The Napa County Bicycle Coalition is launching a safety awareness campaign for cyclists and motorists. There have been two cyclist fatalities on Napa County roads since May, heightening safety concerns among bike riders. J.L. Sousa/Register

Two bicyclists have died on Napa County roads so far this year, shaking the confidence of many local riders, said Mike Costanzo, executive director of the Napa County Bicycle Coalition.

“Some cyclists say, ‘I say a little prayer before I head out,’” Costanzo said.

Rather than have cyclists live in fear, the coalition — known as Napa Bike — is mounting a safety awareness campaign to give riders greater confidence when they hit the road.

“Be BRIGHT — Drive Smart, Ride Smart” is intended to promote safety by encouraging cyclists and motorists to treat each other with greater respect, Costanzo said.

The campaign urges cyclists to wear bright clothing and use front and back lights even during the day. Most of all, riders need to pedal predictably and defensively, he said. Don’t count on the motorist seeing you, he said.

Over a recent three-month period, two cyclists were killed in collisions with motor vehicles on Napa County highways, according to Officer Garrett Ray of the California Highway Patrol’s Napa office. During the preceding two-year period there were no deaths, he said.

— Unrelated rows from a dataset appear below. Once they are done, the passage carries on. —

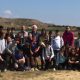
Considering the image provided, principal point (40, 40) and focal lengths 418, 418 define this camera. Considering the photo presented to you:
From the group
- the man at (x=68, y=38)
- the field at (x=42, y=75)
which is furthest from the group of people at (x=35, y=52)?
the field at (x=42, y=75)

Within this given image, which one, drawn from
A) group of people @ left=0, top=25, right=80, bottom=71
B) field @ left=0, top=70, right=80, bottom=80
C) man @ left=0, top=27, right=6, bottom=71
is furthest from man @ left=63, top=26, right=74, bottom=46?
man @ left=0, top=27, right=6, bottom=71

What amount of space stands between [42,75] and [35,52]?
5.46 ft

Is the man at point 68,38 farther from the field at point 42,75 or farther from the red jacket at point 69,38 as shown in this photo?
the field at point 42,75

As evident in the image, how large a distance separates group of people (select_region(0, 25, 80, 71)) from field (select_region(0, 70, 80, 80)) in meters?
0.69

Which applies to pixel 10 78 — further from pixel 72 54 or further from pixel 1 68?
pixel 72 54

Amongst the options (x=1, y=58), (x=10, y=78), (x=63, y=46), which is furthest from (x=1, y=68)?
(x=63, y=46)

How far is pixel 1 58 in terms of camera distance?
1642 cm

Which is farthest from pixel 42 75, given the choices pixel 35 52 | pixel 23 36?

In May, Alfredo Pedroza, 56, of Napa was killed while cycling on Silverado Trail when a car drifted out of its lane at more than 50 mph, according to the CHP.

In mid-August, Richard Becker, 54, of St. Helena was killed on Deer Park Road when a motorist made a left-hand turn in front of him, the CHP said.

For every fatality, there are scores of minor accidents and near-misses that can make even avid cyclists anxious about their personal safety, Costanzo said.

There were 24 bike injuries between January 2010 and the present on county roads in the CHP’s jurisdiction, Ray said, indicating that included some solo bike incidents. According to Napa police, 82 accidents involving bicyclists have reported within the city limits in that same time period.

Costanzo conceded that cyclists put themselves in harm’s way when they do not follow the rules of the road. “A lot of the angst between motorist and cyclist is the fault of the cyclist” who does unsafe things, he said.

The situation would be improved if both motorists and cyclists regarded each other with “mutual courtesy,” Costanzo said.

At the seminar, Jack Holmgren, who lost a friend in a bike fatality on Solano Avenue several years ago, will present strategies for cyclists to be more visible on their bikes.

Napa Bike is looking for sponsors for a public safety campaign that would use billboards and other advertising to encourage motorists and cyclists to do a better job of sharing the road.

Local bicyclists are supporting a bill on Gov. Jerry Brown’s desk that would require motorists to give bicycle riders three feet of clearance when passing from behind.

Failure to give a cyclist three feet of separation would be an infraction with a base fine of $35.

The “Three Feet for Safety Act” would impose a $220 fine if a collision occurs between a motor vehicle and a bicycle causing injury to the cyclist.

The bill has been amended since passing the Legislature and being vetoed by the governor last year.

In last year’s version, a motorist who could not give three feet of clearance was required to slow to 15 mph when passing. The revised bill only requires a motorist to slow to a “reasonable and prudent speed” when passing within the three-foot margin.

According to the California Bicycle Coalition, passing-from-behind collisions aren’t the most common type of car-bike accident, but they are the most deadly.

Napa Bike supports Senate Bill 1464, as do Napa County’s legislators, Assemblymember Michael Allen and state Sen. Noreen Evans.

The bill would allow motorists on two-lane highways to drive to the left of double solid yellow or double solid white lines to pass a cyclist under certain conditions.

The current law tells drivers to pass cyclists at a “safe distance,” but this term is ambiguous, cycling advocates say.